Opdracht:
Geef alstublieft de regels van de lijst weer als Markdown-tabel met de kolommen Rijnummer en Regel, van de regel met "What is the measurable distance between" tot en met het einde van de lijst. Laat lege regels weg.

-------- Gegevensrijen

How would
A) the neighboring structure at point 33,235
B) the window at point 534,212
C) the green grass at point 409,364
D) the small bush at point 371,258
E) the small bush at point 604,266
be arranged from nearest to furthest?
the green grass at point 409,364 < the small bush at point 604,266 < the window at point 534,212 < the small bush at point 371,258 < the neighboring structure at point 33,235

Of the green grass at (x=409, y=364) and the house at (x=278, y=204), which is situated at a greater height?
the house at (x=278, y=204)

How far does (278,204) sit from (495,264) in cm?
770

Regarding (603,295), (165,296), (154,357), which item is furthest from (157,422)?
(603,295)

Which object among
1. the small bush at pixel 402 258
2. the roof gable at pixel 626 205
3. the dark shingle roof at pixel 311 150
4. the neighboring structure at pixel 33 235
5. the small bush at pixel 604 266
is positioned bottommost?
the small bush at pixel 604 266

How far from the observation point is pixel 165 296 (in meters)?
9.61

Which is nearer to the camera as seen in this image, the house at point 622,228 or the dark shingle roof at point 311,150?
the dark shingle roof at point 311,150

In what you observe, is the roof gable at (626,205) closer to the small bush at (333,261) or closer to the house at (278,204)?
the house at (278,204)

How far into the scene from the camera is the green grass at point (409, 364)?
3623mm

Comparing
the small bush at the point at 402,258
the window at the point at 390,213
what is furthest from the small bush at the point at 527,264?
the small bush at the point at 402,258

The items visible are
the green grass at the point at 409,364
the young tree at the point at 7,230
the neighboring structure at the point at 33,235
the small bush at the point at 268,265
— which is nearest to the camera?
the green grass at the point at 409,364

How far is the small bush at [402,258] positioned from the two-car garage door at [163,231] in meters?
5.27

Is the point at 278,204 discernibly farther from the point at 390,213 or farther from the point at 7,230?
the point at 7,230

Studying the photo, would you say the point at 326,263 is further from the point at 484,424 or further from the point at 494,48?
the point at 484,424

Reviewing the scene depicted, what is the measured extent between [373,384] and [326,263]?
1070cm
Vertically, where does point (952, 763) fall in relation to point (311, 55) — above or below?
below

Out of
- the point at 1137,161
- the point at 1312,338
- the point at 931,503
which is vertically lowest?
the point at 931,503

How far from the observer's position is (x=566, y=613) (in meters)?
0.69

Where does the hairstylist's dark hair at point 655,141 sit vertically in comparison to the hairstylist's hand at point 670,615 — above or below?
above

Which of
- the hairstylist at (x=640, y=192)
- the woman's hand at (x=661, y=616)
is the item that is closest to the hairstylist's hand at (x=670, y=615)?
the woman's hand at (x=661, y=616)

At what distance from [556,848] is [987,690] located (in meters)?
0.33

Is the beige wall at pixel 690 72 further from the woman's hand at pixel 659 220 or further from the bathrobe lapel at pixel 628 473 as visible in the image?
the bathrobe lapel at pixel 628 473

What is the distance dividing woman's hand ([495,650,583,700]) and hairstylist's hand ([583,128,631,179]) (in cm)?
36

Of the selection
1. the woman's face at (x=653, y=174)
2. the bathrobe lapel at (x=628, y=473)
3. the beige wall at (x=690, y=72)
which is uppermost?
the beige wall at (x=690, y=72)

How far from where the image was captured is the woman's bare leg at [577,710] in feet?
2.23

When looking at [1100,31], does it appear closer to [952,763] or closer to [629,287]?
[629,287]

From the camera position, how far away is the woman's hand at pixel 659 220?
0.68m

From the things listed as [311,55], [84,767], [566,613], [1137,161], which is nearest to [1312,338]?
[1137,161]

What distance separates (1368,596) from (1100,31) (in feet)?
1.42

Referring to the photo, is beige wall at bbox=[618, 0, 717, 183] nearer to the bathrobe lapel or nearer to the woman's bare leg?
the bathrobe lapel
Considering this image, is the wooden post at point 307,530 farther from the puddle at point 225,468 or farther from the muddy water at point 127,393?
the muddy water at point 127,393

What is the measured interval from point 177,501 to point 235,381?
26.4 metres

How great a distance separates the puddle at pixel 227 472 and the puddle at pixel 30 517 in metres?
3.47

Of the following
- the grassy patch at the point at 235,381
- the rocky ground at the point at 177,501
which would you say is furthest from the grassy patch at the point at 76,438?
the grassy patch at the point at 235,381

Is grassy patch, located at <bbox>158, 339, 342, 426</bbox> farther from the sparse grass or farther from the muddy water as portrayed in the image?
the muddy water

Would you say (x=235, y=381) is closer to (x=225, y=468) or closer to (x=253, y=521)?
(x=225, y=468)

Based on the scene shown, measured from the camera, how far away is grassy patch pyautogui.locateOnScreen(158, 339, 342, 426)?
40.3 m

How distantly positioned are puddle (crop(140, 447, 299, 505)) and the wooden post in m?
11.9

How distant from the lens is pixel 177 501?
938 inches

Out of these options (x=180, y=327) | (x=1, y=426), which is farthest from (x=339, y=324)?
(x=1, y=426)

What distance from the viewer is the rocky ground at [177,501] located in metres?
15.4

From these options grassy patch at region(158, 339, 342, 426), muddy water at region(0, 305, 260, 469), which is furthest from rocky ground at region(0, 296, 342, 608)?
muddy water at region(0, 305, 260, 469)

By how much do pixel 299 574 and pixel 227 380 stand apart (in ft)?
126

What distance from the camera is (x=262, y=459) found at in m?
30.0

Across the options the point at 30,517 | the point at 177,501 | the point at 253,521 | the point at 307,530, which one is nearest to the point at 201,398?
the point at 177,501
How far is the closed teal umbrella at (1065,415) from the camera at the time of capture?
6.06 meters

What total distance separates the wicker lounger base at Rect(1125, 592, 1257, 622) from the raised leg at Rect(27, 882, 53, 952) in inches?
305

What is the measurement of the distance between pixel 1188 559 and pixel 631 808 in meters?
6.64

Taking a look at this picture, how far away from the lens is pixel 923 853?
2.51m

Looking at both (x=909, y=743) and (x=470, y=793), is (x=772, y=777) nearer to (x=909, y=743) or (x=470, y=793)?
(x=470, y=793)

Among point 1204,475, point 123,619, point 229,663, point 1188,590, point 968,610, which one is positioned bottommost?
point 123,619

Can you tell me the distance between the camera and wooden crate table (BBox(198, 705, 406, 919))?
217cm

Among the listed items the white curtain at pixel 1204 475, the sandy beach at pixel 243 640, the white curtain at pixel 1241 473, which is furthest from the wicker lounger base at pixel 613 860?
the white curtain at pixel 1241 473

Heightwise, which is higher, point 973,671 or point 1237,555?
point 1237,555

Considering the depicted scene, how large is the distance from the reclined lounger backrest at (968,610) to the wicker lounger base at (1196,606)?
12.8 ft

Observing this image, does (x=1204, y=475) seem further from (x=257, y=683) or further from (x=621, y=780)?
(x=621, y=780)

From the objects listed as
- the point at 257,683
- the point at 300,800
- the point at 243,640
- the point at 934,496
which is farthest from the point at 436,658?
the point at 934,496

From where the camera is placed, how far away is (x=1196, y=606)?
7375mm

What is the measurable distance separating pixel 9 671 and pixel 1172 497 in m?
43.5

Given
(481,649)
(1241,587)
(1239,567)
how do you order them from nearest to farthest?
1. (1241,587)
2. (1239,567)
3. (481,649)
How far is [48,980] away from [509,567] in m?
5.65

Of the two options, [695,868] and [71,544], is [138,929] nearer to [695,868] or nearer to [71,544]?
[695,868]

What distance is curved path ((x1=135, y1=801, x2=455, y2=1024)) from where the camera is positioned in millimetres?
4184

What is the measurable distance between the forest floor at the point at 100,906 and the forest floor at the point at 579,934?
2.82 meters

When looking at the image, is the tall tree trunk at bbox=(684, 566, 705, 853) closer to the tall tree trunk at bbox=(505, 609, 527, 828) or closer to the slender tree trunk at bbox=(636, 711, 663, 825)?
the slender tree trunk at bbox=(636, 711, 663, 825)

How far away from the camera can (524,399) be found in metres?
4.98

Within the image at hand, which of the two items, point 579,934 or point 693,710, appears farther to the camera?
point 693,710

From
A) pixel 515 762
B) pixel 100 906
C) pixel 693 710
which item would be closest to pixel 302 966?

----------------

Antwoord:
| Rijnummer | Regel |
|---|---|
| 1 | What is the measurable distance between the forest floor at the point at 100,906 and the forest floor at the point at 579,934? |
| 2 | 2.82 meters |
| 3 | When looking at the image, is the tall tree trunk at bbox=(684, 566, 705, 853) closer to the tall tree trunk at bbox=(505, 609, 527, 828) or closer to the slender tree trunk at bbox=(636, 711, 663, 825)? |
| 4 | the slender tree trunk at bbox=(636, 711, 663, 825) |
| 5 | How far away from the camera can (524,399) be found in metres? |
| 6 | 4.98 |
| 7 | Within the image at hand, which of the two items, point 579,934 or point 693,710, appears farther to the camera? |
| 8 | point 693,710 |
| 9 | From |
| 10 | A) pixel 515 762 |
| 11 | B) pixel 100 906 |
| 12 | C) pixel 693 710 |
| 13 | which item would be closest to pixel 302 966? |